The Chronicler ends the list here deliberately. He wants his readers, the returned exiles, to feel the weight of this. He wants them to remember the catastrophe of the exile. But he does not end the story here. The very act of writing this genealogy is an act of profound hope. By tracing the line all the way to Jehozadak, he is saying, "The line is not broken." God preserved the priestly line, even in the midst of judgment, even in Babylon. Jehozadak's name itself is a sermon: it means "Yahweh is righteous." God was righteous in sending them into exile for their sins. But because He is righteous, He will also be faithful to His covenant promises. And it is Jehozadak's son, Jeshua, who will return with Zerubbabel to rebuild the altar and lay the foundation of the second temple (Ezra 3:2). The chain holds.
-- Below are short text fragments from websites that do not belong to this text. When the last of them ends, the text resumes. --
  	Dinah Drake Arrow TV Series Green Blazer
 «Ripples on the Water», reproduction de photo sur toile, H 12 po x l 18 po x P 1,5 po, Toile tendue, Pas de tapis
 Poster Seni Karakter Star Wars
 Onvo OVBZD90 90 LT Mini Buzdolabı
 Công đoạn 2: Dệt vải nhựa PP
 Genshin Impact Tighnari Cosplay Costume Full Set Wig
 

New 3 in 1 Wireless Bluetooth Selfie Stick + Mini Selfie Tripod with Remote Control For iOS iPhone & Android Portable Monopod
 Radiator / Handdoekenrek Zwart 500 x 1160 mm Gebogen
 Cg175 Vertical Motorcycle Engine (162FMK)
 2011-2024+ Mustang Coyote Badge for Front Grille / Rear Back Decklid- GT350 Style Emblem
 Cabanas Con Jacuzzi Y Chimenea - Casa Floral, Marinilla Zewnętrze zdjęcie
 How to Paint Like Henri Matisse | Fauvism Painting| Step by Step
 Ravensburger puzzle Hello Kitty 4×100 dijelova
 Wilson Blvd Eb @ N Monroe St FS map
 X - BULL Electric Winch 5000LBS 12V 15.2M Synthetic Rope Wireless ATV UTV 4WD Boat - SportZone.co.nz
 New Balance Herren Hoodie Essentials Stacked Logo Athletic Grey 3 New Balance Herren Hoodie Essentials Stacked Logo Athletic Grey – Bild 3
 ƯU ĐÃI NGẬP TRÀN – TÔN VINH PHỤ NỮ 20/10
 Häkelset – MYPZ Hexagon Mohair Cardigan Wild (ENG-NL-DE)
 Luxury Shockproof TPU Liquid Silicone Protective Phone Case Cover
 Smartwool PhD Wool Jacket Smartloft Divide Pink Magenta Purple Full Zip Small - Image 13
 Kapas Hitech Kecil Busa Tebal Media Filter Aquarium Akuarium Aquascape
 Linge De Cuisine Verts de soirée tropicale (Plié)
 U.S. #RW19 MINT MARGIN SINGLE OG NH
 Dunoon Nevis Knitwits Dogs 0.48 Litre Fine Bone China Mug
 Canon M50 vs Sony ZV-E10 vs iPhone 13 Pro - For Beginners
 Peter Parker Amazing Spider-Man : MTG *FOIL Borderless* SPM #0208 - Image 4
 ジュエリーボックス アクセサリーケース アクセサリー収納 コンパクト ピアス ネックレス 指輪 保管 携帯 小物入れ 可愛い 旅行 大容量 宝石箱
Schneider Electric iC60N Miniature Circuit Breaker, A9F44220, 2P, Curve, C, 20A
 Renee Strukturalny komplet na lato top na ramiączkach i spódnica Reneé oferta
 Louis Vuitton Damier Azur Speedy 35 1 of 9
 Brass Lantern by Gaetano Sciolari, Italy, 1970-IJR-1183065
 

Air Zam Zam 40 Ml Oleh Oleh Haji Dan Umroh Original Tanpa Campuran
Our High Priest on the Exiled Earth
This entire chapter, this long list of names, is a powerful testimony to the faithfulness of God. But it is also a testimony to the inadequacy of the Levitical priesthood. It was a priesthood of sinful men. It included the disobedient (Nadab and Abihu), the corrupt (Eli's sons), and the faithful (Phinehas, Zadok, Hilkiah). It was a priesthood that could be interrupted by death and catastrophe. It was a shadow, a placeholder, a type, pointing forward to something greater.
The writer to the Hebrews tells us that if perfection could have been attained through the Levitical priesthood, there would have been no need for another priest to arise, one after the order of Melchizedek (Heb. 7:11). That priest is the Lord Jesus Christ. He is the final High Priest. His genealogy is not of Levi, but of Judah. He is both King and Priest. His priesthood is not passed from father to son, because He lives forever. He does not offer the blood of bulls and goats, but offered Himself, once for all, as the perfect sacrifice for sin (Heb. 9:12).
The story of this chapter is our story in miniature. We too are born into a line, the line of Adam, a line of sin and death that ends in exile from the presence of God. We are all Jehozadaks, carried away from the place of true worship by our rebellion. But God, in His righteousness, did not abandon the line. He sent His Son, our great High Priest, Jesus. He entered into our exile. He went "along with us" into the far country of sin and death. On the cross, He endured the full force of God's righteous judgment against our sin. And through His resurrection, He leads us out of exile and brings us back into the presence of God.
Because of Him, the chain is not only preserved, it is perfected. And more than that, He has made us, all who are in Him, a "royal priesthood" (1 Peter 2:9). The purpose of our lives now is the same as the purpose of Azariah in Solomon's temple: to minister in the house of God. But our temple is not made with hands. It is the Church, the body of Christ. And our ministry is to offer up "spiritual sacrifices acceptable to God through Jesus Christ" (1 Peter 2:5), the sacrifices of praise, of good works, of our very lives laid down in service to our King. The genealogy continues in us, and will continue in our children, an unbroken chain of grace until that day when our High Priest returns to bring us into the final temple, the New Jerusalem, where we will worship Him forever.